Owing to prior experiences of oversedation with full MOR agonists, a trial of transmucosal buprenorphine was agreed upon. Improvement of exertional dyspnea was noted within 12 hours of the first dose of 4 mg (sublingual buprenorphine–naloxone formulation), which however caused nausea (no sedation). The dose was then decreased to 1 mg buprenorphine once daily in the morning. Continued effect on dyspnea on exertion was noted, but lasting only until the later afternoon. Buprenorphine was thus increased to 1 mg twice daily just under two weeks after treatment had started.

She measured her functional improvement by noting an increased step count from 2000 steps a day before treatment initiation (limited by dyspnea) to 6500 steps a day within two weeks of treatment initiation. No modifications to her asthma treatments were made during this period.

Case 3: A 56-year-old man with a neuroendocrine tumor metastatic to thoracic lymph nodes and lung parenchyma

This patient was diagnosed with cancer of the appendix causing intestinal obstruction in mid-2019. He later developed dyspnea on exertion with cough and was found to have thoracic metastases; there was no clinical or imaging evidence of prior or underlying pulmonary or cardiac disease. The patient also suffered from chemotherapy-induced neuropathic pain for which he would occasionally use oxycodone. It was verified that oxycodone administration before activity improved his exertional dyspnea.

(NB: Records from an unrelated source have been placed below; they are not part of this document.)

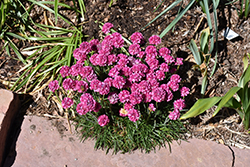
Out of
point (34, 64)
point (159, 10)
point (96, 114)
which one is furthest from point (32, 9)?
point (96, 114)

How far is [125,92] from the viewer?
2.12 meters

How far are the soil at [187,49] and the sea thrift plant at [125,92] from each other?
1.13 feet

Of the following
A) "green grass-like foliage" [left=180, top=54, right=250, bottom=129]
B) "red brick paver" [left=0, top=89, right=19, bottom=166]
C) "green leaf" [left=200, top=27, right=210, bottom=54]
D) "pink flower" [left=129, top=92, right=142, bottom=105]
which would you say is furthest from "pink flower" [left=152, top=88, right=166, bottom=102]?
"red brick paver" [left=0, top=89, right=19, bottom=166]

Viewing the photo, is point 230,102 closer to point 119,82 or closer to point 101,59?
point 119,82

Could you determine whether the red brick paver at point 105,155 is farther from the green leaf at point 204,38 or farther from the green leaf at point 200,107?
the green leaf at point 204,38

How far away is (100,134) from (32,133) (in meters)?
0.77

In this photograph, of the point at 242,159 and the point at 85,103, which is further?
the point at 242,159

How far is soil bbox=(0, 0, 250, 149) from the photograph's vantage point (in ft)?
8.77

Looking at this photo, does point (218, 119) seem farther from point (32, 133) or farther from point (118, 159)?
point (32, 133)

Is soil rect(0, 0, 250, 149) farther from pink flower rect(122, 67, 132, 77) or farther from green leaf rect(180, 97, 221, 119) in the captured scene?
pink flower rect(122, 67, 132, 77)

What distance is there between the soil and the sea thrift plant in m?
0.35

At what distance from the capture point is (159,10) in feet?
10.8

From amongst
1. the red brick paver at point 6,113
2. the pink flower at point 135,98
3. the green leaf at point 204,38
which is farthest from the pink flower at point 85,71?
the green leaf at point 204,38

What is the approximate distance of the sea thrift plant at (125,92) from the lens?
212 cm
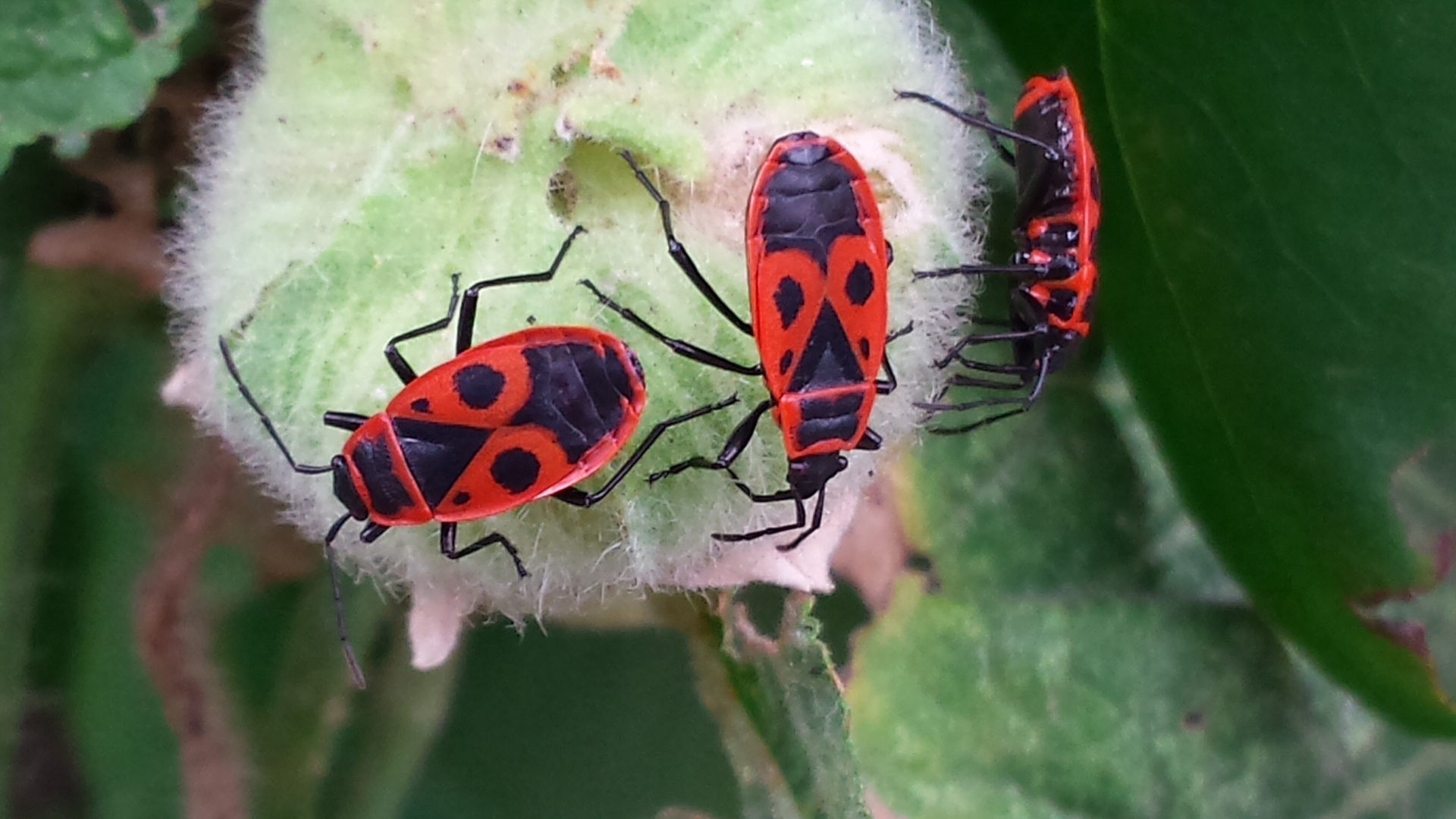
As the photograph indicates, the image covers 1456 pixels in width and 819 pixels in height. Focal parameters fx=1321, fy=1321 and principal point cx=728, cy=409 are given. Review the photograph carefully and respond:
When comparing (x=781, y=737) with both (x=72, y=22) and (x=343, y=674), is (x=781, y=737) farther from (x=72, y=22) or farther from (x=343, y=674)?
(x=72, y=22)

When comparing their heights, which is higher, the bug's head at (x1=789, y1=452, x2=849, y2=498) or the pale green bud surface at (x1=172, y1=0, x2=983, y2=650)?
the pale green bud surface at (x1=172, y1=0, x2=983, y2=650)

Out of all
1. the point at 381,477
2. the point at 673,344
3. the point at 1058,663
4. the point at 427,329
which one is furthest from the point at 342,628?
the point at 1058,663

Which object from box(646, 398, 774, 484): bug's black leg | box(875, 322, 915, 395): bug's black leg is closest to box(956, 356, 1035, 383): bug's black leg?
box(875, 322, 915, 395): bug's black leg

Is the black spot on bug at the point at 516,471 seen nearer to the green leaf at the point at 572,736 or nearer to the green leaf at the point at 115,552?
the green leaf at the point at 572,736

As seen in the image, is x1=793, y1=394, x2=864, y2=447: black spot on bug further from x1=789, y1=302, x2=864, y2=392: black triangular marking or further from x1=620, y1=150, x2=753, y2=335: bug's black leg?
x1=620, y1=150, x2=753, y2=335: bug's black leg

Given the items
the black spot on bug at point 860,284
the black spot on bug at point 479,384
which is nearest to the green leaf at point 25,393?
the black spot on bug at point 479,384

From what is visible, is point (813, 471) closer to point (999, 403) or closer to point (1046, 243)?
point (1046, 243)

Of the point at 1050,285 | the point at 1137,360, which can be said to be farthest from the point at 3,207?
the point at 1137,360
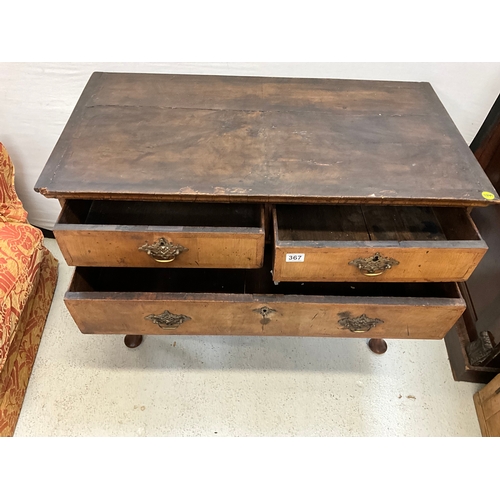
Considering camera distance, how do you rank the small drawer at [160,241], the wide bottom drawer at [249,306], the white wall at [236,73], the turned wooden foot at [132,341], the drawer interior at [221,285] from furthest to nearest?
1. the turned wooden foot at [132,341]
2. the white wall at [236,73]
3. the drawer interior at [221,285]
4. the wide bottom drawer at [249,306]
5. the small drawer at [160,241]

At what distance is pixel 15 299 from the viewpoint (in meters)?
1.05

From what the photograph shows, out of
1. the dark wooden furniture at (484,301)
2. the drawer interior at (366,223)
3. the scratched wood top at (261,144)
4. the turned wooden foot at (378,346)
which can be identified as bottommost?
the turned wooden foot at (378,346)

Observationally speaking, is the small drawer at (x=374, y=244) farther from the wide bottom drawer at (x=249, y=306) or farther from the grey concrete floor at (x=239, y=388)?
the grey concrete floor at (x=239, y=388)

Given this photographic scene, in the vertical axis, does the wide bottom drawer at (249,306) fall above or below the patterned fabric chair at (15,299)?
above

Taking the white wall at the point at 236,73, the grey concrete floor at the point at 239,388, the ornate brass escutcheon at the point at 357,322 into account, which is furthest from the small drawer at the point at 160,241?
the grey concrete floor at the point at 239,388

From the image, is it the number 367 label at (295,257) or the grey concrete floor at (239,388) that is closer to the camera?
the number 367 label at (295,257)

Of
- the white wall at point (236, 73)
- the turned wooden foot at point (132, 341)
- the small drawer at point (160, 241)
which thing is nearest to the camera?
the small drawer at point (160, 241)

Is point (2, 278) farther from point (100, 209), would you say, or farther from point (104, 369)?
point (104, 369)

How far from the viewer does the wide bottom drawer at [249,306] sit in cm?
88

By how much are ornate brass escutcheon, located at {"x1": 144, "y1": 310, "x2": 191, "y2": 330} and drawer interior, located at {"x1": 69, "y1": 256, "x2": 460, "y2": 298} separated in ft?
0.29

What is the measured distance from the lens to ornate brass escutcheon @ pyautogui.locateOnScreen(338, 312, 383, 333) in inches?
35.8

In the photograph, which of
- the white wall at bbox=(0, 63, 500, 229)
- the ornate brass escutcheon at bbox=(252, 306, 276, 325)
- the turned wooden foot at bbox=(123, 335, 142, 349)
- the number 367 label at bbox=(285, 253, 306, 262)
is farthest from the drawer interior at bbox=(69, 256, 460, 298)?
the white wall at bbox=(0, 63, 500, 229)

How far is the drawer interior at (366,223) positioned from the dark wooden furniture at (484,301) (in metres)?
0.33

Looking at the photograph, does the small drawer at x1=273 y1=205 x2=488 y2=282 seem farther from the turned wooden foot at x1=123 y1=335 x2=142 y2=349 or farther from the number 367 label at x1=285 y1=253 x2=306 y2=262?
the turned wooden foot at x1=123 y1=335 x2=142 y2=349
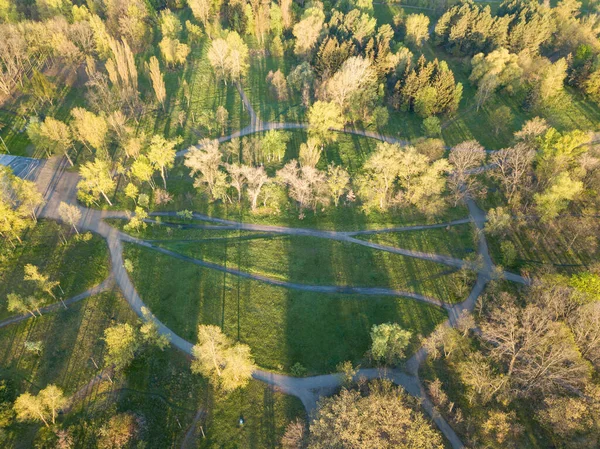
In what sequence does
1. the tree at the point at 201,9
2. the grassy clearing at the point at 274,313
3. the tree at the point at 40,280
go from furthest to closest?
the tree at the point at 201,9 → the tree at the point at 40,280 → the grassy clearing at the point at 274,313

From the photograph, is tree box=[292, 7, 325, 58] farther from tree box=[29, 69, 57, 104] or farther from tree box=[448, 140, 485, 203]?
tree box=[29, 69, 57, 104]

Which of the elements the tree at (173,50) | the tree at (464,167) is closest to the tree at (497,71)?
the tree at (464,167)

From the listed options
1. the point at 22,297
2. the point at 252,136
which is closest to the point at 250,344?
the point at 22,297

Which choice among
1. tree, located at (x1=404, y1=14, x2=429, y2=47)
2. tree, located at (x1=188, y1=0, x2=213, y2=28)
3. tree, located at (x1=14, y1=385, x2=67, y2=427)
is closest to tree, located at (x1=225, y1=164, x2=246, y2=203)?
tree, located at (x1=14, y1=385, x2=67, y2=427)

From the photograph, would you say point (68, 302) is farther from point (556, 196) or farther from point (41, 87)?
point (556, 196)

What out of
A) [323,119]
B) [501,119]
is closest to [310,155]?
[323,119]

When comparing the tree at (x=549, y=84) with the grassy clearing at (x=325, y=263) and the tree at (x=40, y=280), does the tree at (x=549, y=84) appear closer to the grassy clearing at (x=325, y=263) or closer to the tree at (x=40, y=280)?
the grassy clearing at (x=325, y=263)
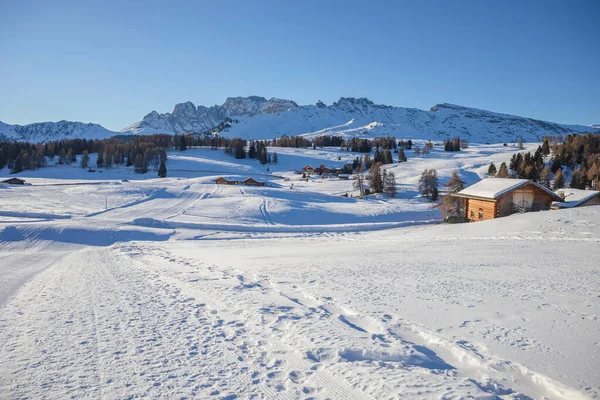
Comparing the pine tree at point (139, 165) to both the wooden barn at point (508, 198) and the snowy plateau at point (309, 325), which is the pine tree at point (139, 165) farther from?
the wooden barn at point (508, 198)

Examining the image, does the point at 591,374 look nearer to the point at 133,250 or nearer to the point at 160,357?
the point at 160,357

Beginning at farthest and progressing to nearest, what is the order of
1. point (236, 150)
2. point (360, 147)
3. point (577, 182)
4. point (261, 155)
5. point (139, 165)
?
point (360, 147) → point (236, 150) → point (261, 155) → point (139, 165) → point (577, 182)

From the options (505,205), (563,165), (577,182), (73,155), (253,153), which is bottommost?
(505,205)

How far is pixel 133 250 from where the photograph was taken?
62.7ft

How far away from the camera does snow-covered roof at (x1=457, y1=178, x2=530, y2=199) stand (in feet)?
102

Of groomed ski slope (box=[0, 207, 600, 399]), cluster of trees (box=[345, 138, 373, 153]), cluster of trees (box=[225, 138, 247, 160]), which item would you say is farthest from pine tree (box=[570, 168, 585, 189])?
cluster of trees (box=[225, 138, 247, 160])

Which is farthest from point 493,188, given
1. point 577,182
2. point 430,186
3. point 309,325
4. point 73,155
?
point 73,155

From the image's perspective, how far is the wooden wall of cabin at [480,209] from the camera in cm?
3152

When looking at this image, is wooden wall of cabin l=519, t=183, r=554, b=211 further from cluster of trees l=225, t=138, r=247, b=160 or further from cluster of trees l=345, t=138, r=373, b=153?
cluster of trees l=345, t=138, r=373, b=153

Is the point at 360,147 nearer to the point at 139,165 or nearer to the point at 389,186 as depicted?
the point at 389,186

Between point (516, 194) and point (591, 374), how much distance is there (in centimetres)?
3193

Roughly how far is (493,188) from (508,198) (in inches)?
64.3

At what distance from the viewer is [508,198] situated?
3148 cm

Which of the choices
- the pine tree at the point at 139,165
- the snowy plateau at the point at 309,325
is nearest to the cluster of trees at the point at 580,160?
the snowy plateau at the point at 309,325
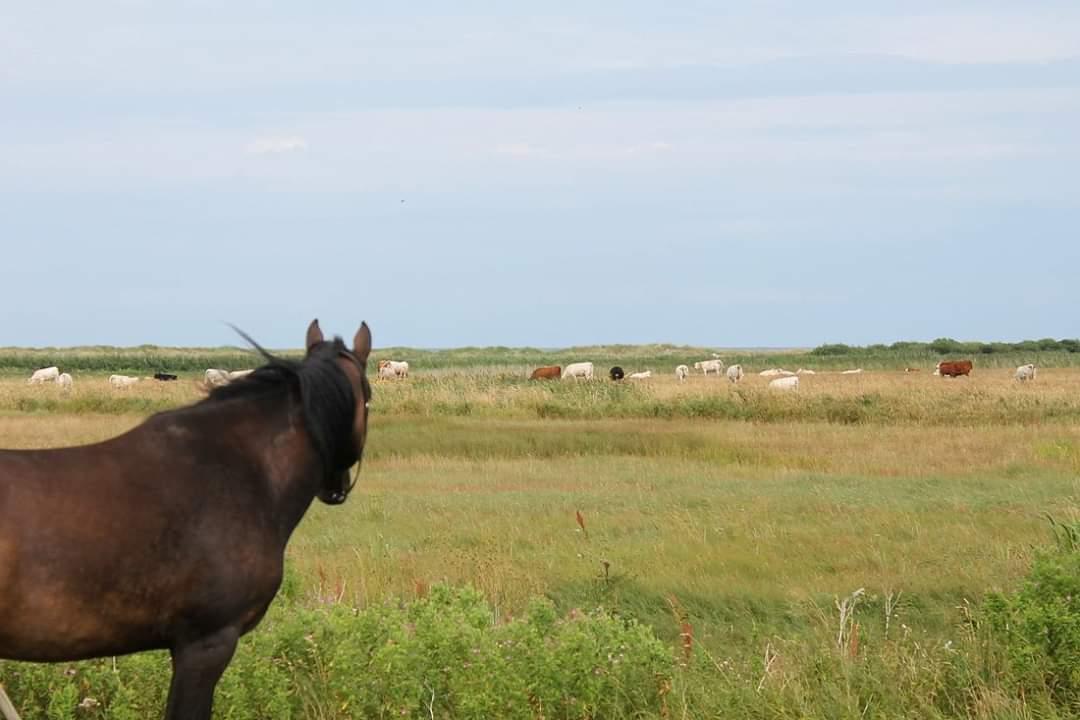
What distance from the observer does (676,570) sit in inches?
474

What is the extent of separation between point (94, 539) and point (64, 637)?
35cm

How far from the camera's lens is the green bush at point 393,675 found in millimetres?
5930

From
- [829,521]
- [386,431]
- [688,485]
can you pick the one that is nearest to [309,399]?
[829,521]

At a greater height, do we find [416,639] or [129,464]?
[129,464]

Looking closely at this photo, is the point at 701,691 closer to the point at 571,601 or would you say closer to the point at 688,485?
the point at 571,601

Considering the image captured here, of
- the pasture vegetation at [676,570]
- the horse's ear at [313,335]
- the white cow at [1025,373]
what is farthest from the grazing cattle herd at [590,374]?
the horse's ear at [313,335]

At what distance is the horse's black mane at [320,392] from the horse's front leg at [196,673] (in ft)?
2.45

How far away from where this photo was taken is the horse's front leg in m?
4.03

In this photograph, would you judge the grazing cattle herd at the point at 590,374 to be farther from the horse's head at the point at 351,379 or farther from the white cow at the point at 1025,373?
the horse's head at the point at 351,379

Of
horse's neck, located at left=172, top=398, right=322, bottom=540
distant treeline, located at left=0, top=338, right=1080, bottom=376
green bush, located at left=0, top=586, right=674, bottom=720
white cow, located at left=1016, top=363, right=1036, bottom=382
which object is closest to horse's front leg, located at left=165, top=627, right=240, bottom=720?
horse's neck, located at left=172, top=398, right=322, bottom=540

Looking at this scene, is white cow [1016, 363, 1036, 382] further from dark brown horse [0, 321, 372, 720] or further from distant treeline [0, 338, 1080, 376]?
dark brown horse [0, 321, 372, 720]

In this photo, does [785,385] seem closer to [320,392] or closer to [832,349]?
[320,392]

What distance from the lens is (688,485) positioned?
18.9 m

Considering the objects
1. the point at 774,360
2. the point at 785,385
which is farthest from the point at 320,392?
the point at 774,360
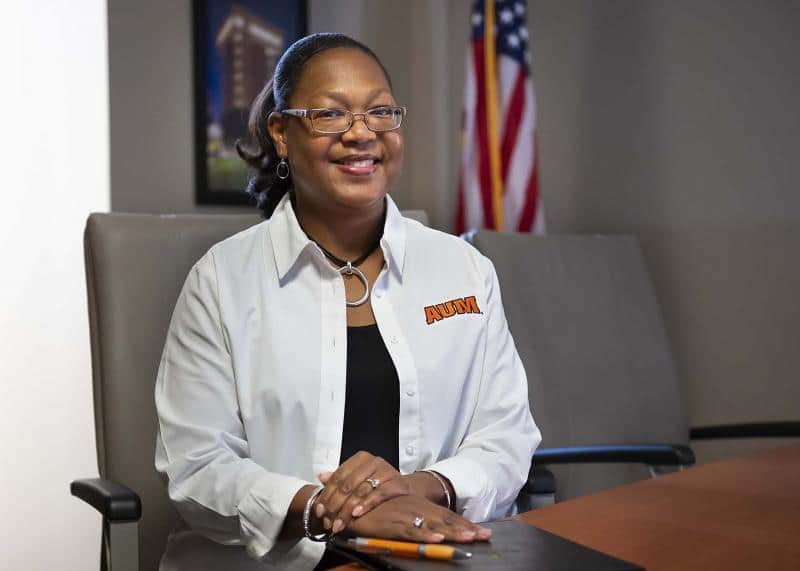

Concerns about experienced sedation with oxycodone and importance of maximizing activity level led to an interest in a trial of buprenorphine, given our prior experience in the other cases. Buccal buprenorphine film was initiated at 75 mcg once daily. Within the first two days of treatment, the patient reported improved dyspnea and an increase in his activity tolerance, from completing all his house chores but lacking outside activity to resuming yard work and completing a 1-mile walk. No untoward side effects were noted.

Conclusion

In this case series, we describe three patients with exertional dyspnea of multifactorial etiology, known to be opioid responsive, who reported improvement in their symptoms without adverse events after initiation of transmucosal buprenorphine. Given these findings, the significant differences in pharmacology between buprenorphine and full MOR agonists (including antagonism at κ-opioid receptors, which may have a role in the modulation of anxiety[16]) and buprenorphine's favorable safety profile, well-designed controlled studies addressing buprenorphine's effect on dyspnea are warranted.